In practice, both mechanisms are applied together.

Throttling Heavy Operations

Some operations — report export, file processing, email distribution — should not run in unlimited parallel:

// BullMQ — throttle via concurrency + rateLimit
const queue = new Queue('reports', { connection: redis });

const worker = new Worker('reports', processReport, {
  connection: redis,
  concurrency: 5,            // maximum 5 parallel tasks
  limiter: {
    max: 10,                 // 10 tasks
    duration: 60_000,        // per 60 seconds
  },
});

// Add task with priority
await queue.add('generate-csv', { userId, filters }, {
  priority: user.plan === 'enterprise' ? 1 : 10,
  attempts: 3,
  backoff: { type: 'exponential', delay: 2000 },
});

Adaptive Throttling

Adaptive throttling reduces limits when latency or errors increase:

class AdaptiveThrottler {
  private limit = 100;
  private readonly minLimit = 10;
  private readonly maxLimit = 100;

  async check(): Promise<boolean> {
    const metrics = await this.getMetrics();

    // Lower limit when p95 latency is high
    if (metrics.p95Latency > 500) {
      this.limit = Math.max(this.minLimit, this.limit * 0.8);
    } else if (metrics.p95Latency < 200 && metrics.errorRate < 0.01) {
      this.limit = Math.min(this.maxLimit, this.limit * 1.1);
    }

    return this.counter.increment() <= this.limit;
  }
}

Google uses similar mechanism in their services ("Client-Side Throttling" from SRE book).

Circuit Breaker

Throttling for outgoing requests to external APIs — Circuit Breaker pattern:

import CircuitBreaker from 'opossum';

const options = {
  timeout: 3000,          // request > 3 sec = fail
  errorThresholdPercentage: 50, // 50% errors → open
  resetTimeout: 30000,    // retry after 30 sec (half-open)
  volumeThreshold: 10,    // minimum 10 requests to calculate
};

const breaker = new CircuitBreaker(callExternalAPI, options);

breaker.on('open', () => logger.warn('Circuit breaker OPEN — external API unavailable'));
breaker.on('halfOpen', () => logger.info('Circuit breaker HALF-OPEN — testing'));
breaker.on('close', () => logger.info('Circuit breaker CLOSE — external API recovered'));

// Fallback when circuit open
breaker.fallback(() => ({ status: 'cached', data: getCachedData() }));

States: Closed (normal) → Open (too many errors, requests not sent) → Half-Open (trial request) → Closed (if successful).
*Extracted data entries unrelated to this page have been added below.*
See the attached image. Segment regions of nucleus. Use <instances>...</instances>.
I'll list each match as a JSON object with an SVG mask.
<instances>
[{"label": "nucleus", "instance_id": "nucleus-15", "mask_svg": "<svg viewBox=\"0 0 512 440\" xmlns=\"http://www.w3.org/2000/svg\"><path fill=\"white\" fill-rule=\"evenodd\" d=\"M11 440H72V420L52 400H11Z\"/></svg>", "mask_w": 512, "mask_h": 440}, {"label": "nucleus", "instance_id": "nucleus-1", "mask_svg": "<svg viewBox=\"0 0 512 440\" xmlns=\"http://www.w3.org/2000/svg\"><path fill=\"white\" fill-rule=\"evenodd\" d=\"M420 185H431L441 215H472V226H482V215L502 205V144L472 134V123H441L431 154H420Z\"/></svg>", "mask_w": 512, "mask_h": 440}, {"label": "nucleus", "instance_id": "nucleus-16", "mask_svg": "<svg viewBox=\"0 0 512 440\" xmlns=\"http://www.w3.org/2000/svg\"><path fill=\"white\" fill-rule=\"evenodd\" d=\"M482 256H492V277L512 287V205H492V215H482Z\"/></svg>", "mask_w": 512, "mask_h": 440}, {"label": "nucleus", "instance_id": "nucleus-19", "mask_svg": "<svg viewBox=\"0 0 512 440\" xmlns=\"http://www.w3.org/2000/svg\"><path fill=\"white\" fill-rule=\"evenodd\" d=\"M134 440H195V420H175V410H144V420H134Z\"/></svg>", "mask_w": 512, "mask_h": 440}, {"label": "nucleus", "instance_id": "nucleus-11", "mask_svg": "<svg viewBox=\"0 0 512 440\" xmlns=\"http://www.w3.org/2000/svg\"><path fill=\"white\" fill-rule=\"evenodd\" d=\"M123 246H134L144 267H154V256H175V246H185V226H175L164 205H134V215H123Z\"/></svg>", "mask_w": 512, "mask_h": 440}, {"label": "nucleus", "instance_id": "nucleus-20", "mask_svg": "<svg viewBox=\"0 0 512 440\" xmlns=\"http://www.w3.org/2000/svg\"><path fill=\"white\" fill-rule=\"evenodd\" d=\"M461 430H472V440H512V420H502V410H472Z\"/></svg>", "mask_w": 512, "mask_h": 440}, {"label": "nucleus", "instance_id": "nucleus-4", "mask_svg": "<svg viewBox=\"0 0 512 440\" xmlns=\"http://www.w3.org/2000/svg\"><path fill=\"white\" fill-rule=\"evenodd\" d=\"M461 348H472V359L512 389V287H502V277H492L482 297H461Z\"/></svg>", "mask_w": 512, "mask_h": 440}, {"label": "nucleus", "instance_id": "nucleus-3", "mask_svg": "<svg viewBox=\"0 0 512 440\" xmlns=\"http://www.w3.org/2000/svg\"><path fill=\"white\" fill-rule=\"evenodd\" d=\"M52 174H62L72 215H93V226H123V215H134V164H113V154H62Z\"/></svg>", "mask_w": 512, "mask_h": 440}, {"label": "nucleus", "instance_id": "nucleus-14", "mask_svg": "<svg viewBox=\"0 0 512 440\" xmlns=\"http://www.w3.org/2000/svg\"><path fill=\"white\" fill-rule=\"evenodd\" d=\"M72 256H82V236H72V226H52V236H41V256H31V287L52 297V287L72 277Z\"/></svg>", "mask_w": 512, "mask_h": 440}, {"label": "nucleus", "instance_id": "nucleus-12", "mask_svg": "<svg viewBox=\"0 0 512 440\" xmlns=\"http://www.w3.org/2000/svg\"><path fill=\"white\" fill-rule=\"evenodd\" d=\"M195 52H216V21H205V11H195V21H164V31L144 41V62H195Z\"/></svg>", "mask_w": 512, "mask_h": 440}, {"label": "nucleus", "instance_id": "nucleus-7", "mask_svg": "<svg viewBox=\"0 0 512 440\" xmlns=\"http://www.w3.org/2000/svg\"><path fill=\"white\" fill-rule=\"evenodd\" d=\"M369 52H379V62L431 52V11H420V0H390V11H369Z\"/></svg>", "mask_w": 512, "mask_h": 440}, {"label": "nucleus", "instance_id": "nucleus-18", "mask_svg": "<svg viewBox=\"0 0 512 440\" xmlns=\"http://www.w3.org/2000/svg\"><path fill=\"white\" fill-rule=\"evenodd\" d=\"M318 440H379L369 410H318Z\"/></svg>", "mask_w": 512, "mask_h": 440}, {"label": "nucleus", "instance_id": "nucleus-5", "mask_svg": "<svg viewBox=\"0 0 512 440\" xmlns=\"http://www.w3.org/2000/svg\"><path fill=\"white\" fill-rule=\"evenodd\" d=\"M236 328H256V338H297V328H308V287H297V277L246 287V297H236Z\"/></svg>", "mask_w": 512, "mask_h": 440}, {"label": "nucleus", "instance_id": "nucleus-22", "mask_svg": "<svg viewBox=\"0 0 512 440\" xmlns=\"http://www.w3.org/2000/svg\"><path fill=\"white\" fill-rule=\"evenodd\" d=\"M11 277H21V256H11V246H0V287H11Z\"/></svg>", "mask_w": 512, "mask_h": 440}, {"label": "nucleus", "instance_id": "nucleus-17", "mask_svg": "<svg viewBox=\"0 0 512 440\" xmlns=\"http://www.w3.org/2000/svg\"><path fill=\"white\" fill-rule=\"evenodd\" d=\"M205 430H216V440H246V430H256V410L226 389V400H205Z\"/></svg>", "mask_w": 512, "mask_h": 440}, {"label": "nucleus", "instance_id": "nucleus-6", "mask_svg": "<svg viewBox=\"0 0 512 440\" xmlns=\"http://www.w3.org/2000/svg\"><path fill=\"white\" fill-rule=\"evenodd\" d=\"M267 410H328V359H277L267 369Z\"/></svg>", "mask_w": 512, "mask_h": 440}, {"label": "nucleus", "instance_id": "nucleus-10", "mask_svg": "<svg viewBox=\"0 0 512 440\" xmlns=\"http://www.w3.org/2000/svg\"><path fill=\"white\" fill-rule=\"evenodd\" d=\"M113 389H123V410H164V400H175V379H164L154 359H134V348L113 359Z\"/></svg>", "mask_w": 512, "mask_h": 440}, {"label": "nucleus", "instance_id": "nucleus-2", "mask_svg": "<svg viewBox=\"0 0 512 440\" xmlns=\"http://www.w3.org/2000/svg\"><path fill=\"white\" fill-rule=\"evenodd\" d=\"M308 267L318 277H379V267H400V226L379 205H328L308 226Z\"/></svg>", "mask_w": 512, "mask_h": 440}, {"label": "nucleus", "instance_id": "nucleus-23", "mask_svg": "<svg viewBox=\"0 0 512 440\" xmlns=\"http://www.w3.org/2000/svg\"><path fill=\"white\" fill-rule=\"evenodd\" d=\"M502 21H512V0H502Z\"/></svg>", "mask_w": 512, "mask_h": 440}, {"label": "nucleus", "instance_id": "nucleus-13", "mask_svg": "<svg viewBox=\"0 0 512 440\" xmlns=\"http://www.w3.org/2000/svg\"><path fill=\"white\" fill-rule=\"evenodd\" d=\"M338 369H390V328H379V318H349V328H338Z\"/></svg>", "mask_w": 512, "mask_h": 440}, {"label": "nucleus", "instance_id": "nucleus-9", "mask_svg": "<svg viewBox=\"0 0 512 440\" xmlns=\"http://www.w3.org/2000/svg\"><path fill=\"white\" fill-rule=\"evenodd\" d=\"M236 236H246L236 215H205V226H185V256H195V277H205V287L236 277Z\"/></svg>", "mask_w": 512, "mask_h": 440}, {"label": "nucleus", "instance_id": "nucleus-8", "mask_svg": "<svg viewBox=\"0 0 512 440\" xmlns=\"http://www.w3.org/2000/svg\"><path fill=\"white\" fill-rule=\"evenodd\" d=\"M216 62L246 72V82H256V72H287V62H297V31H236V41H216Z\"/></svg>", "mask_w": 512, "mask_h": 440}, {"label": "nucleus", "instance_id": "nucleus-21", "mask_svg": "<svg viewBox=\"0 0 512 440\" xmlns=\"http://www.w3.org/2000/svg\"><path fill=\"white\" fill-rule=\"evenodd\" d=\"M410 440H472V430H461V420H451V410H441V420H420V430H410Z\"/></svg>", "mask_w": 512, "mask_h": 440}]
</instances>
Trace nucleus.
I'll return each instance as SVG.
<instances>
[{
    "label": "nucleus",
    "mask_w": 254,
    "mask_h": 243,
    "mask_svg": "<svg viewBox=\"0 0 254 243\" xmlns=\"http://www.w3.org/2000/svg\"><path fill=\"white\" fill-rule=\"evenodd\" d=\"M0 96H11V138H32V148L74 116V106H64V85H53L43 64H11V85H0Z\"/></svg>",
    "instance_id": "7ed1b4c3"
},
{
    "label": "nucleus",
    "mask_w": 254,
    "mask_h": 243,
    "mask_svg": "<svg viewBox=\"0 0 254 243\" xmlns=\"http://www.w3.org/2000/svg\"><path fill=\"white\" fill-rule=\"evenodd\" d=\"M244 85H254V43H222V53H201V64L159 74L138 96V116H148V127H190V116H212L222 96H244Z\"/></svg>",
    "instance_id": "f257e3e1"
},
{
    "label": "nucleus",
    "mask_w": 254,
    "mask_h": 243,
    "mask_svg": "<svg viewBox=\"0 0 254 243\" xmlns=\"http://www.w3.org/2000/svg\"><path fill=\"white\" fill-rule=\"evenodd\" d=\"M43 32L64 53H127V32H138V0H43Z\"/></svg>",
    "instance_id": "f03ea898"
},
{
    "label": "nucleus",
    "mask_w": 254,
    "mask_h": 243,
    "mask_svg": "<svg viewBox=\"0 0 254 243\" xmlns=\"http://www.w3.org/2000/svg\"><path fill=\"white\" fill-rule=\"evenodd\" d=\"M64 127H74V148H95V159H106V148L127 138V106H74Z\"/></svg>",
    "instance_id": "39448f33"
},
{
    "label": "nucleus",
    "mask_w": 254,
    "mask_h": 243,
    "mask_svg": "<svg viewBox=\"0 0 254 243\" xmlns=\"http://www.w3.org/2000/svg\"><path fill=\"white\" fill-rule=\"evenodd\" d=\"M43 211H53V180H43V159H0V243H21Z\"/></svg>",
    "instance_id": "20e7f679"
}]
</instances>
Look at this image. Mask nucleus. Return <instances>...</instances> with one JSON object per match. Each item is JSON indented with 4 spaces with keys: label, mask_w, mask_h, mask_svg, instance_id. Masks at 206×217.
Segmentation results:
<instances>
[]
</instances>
Throttling Incoming Webhooks

Partners can send thousands of webhooks simultaneously (e.g., on bulk status updates). Correct pattern — accept quickly (202), queue:

// WebhookController.php — immediate response
public function handle(Request $request)
{
    $payload = $request->all();
    $signature = $request->header('X-Signature');

    if (!$this->verifySignature($payload, $signature)) {
        return response()->json(['error' => 'Invalid signature'], 401);
    }

    // Put in queue with throttle
    ProcessWebhook::dispatch($payload)
        ->onQueue('webhooks')
        ->delay(now()); // immediately, but via queue

    return response()->json(['accepted' => true], 202);
}
// config/queue.php — worker limit for webhooks queue
// Horizon:
'webhooks' => [
    'connection' => 'redis',
    'queue' => ['webhooks'],
    'balance' => 'auto',
    'maxProcesses' => 10, // no more than 10 parallel
],

Throttling in Nginx Upstream

upstream backend {
    server app1:3000;
    server app2:3000;

    # Limit concurrent connections to upstream
    keepalive 32;
}

# queue — buffering on overload
location /api/ {
    proxy_pass http://backend;
    proxy_connect_timeout 1s;
    proxy_read_timeout 30s;

    # If backend slow to respond — 503 instead of hanging
    proxy_next_upstream error timeout http_503;
    proxy_next_upstream_tries 2;
}

Monitoring Throttling

Metrics for dashboard:

// Prometheus counters
throttleRejected.inc({ reason: 'queue_full', endpoint: '/api/export' });
throttleDelayed.observe({ endpoint: '/api/export' }, delayMs);
queueDepth.set({ queue: 'reports' }, await queue.count());

Alert: queue depth > 1000 for 5 minutes → Scale up workers or notify on-call.

Timeline

BullMQ with concurrency + rateLimit, circuit breaker for external APIs, webhook queue: 3–5 days. With adaptive throttling, Prometheus metrics, Grafana dashboard and alerts: 1–2 weeks.